During the significant decline of Bitcoin, why did Wall Street institutions not only refrain from selling but instead choose to increase their positions?

CN
1 hour ago

Author: Blockchain Knight

In the fourth quarter of 2025, Bitcoin's price initially rose and then fell. After reaching a historic high of $126,000 in October, it experienced a significant drop due to a $20 billion large-scale deleveraging event, ending the year below $90,000, with its market value shrinking by nearly a quarter.

However, regulatory documents indicate that institutional investment managers did not take this opportunity to exit; instead, they viewed the pullback as a buying opportunity, increasing their holdings in U.S. spot Bitcoin ETFs, showing a significant divergence between rising share quantities and declining asset values.

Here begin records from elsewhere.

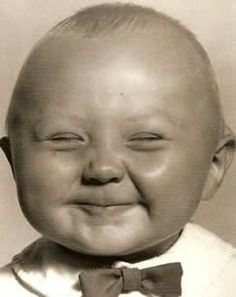 bow tie happy face - Now this makes me smile Precious Children, Beautiful Children, Beautiful Babies, Smile Face, Make You Smile, Babyface Nelson, Cute Kids, Cute Babies, Funny Kids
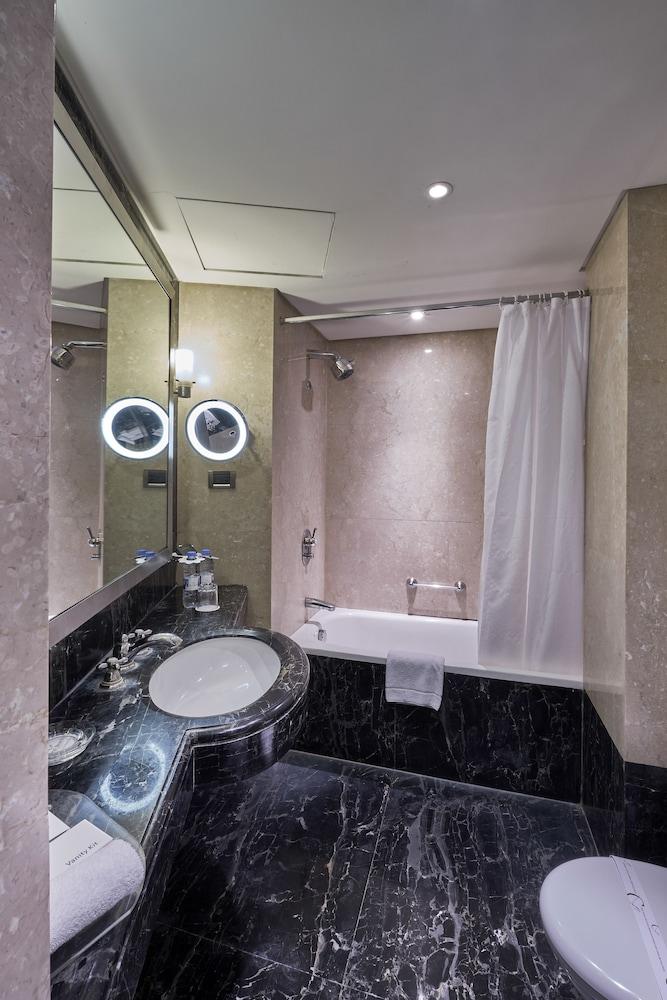 https://i.travelapi.com/hotels/1000000/50000/46100/46033/3c7c3861_z.jpg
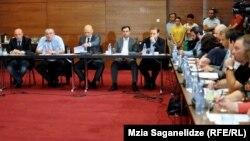 Сегодня представители 12 оппозиционных партий встретились с наблюдателями международных и местных организаций и обратились к ним с просьбой содействовать возобновлению диалога в межфракционном формате по вопросам улучшения избирательной системы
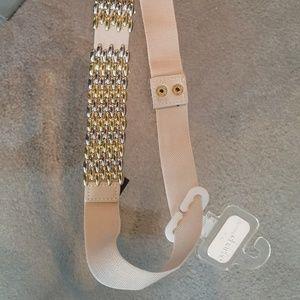 Elastic with metal front belt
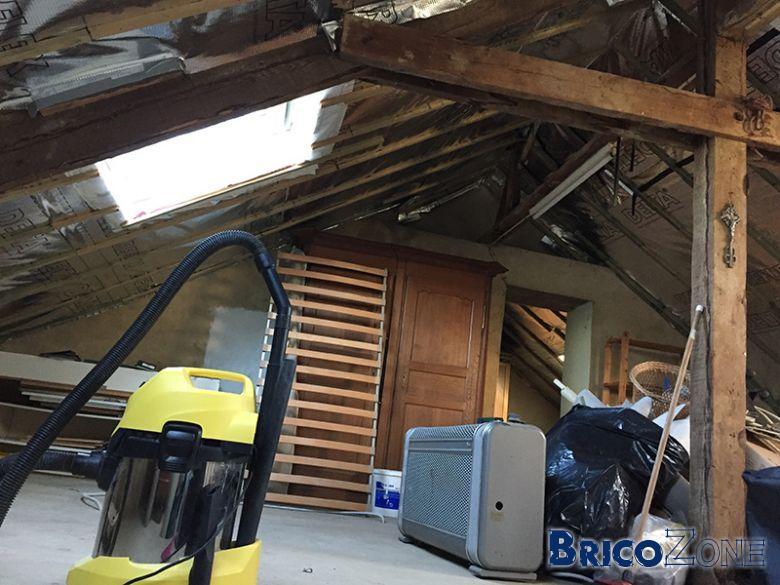 Contre lattage sous toiture gyproc - Pare vapeur toiture ...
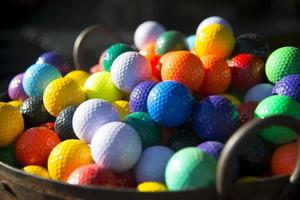 gekleurde golfballen foto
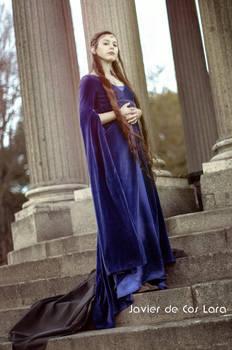 Noldorin Elf in Rivendell professional shoot - III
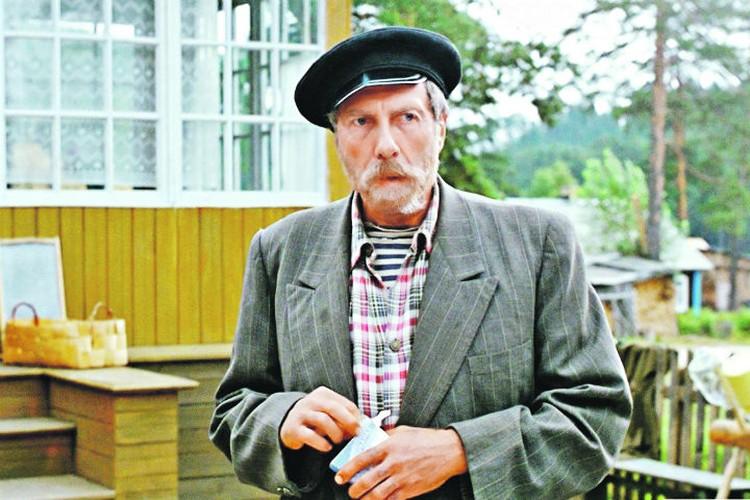 Незабываемого дядю Митю в картине сыграл блестящий Сергей Юрский. На момент выхода фильма ему было 48 лет.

Analysis of Bitcoin ETF 13F filings shows that 121 institutions net increased their holdings in various spot Bitcoin ETFs by 892,610 shares during the period from Q3 to Q4 of 2025.

Specifically, the total number of institutional shares increased from 5,252,364 shares in Q3 to 6,144,974 shares in Q4, an increase of approximately 17%.

However, due to the Bitcoin pullback, the total market value of these holdings decreased from $317.8 million to $298.6 million, a reduction of $19.2 million, corresponding to an implied average value per ETF share dropping from $60.50 to $48.60, a decline of 19.7%.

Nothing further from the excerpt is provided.